The UK’s industrial strategy outlines four grand challenges, which signpost to policy missions. Each mission has a specific delivery team, including a mixture of analysts and policy strategists. Operationalising detailed delivery and implementation plans to meet the challenges is very difficult.

Applying systems thinking, which gains an overarching picture of inter-related, complex policy systems, enable you to make sense of how to address a mission and deliver it. This is where my project, Systems Mapping for Missions, comes in.

The UK has hubs of expertise, such as the Cabinet Office’s Policy Lab. Policy Lab were asked by the BEIS Industrial Strategy Team to identify how systems thinking could practically be applied in scoping missions. In parallel, so I could increase my researcher visibility, I was attending events and building my policy network.
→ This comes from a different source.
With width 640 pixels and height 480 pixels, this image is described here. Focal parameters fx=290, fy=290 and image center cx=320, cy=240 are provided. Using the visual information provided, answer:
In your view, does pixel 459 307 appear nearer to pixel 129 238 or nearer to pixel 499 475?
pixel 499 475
As part of Policy Lab’s background research, they approached me with some questions related to my PhD thesis, and, much is the way with this kind of policy engagement, I became involved in a relatively informal way. What resulted from these interpersonal connections was an invitation to attend a brown bag roundtable where I showcased some of the work I was involved in. After this initial roundtable, I received an invitation to work with the Policy Lab to support the BEIS Industrial Strategy team on working with three of the missions.
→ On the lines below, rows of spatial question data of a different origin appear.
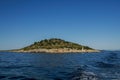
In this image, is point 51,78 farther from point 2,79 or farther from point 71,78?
point 2,79

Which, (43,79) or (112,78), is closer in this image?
(43,79)

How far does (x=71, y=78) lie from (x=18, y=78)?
8.01 metres

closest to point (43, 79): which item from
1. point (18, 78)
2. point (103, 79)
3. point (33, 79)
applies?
point (33, 79)

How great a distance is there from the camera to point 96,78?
34094mm

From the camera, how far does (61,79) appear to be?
106ft

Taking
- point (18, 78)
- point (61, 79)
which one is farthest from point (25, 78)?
point (61, 79)

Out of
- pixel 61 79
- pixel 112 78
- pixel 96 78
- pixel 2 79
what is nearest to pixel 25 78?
pixel 2 79

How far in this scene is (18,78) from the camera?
33031mm

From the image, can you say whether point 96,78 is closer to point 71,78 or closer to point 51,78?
point 71,78

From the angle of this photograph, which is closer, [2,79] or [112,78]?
[2,79]

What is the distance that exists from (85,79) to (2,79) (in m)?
12.2

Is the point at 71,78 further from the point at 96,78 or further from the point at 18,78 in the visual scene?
the point at 18,78

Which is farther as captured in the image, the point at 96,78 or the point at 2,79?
the point at 96,78

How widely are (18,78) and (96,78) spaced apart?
11900 millimetres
I worked ‘behind the scenes’ to coordinate a series of internal and external workshops. Designing the workshop series, I worked with the partners and colleagues to establish a clear set of expected outcomes from the meetings. I also proposed a way for us to collaborate on mapping and to analyse the information captured during the meetings.

We held around 12 workshops over a six month period, during which three different maps emerged. We turned these into digital systems maps of the three corresponding industrial strategy missions. Each map has a set of supporting documentation, and the aim is to keep these live and open for anyone to view.

This underscores the need for more open science and brings this evidence into a policy space where it might not have been used before. Throughout this process, I realised that the impact you have depends on the senior stakeholders involved and the different types of questions that they need a response to.

I have had to be flexible, responding to phone calls and emails, but also have been open to new types of work and ideas that inevitably emerge. What has really helped me on this project has been taking a step back and not being as personally invested in my research agenda, which may seem counter-intuitive.

However, by adopting the perspective that my role as an academic is to impart my research with the wider community and act as a facilitator, I have been able to benefit from some great opportunities.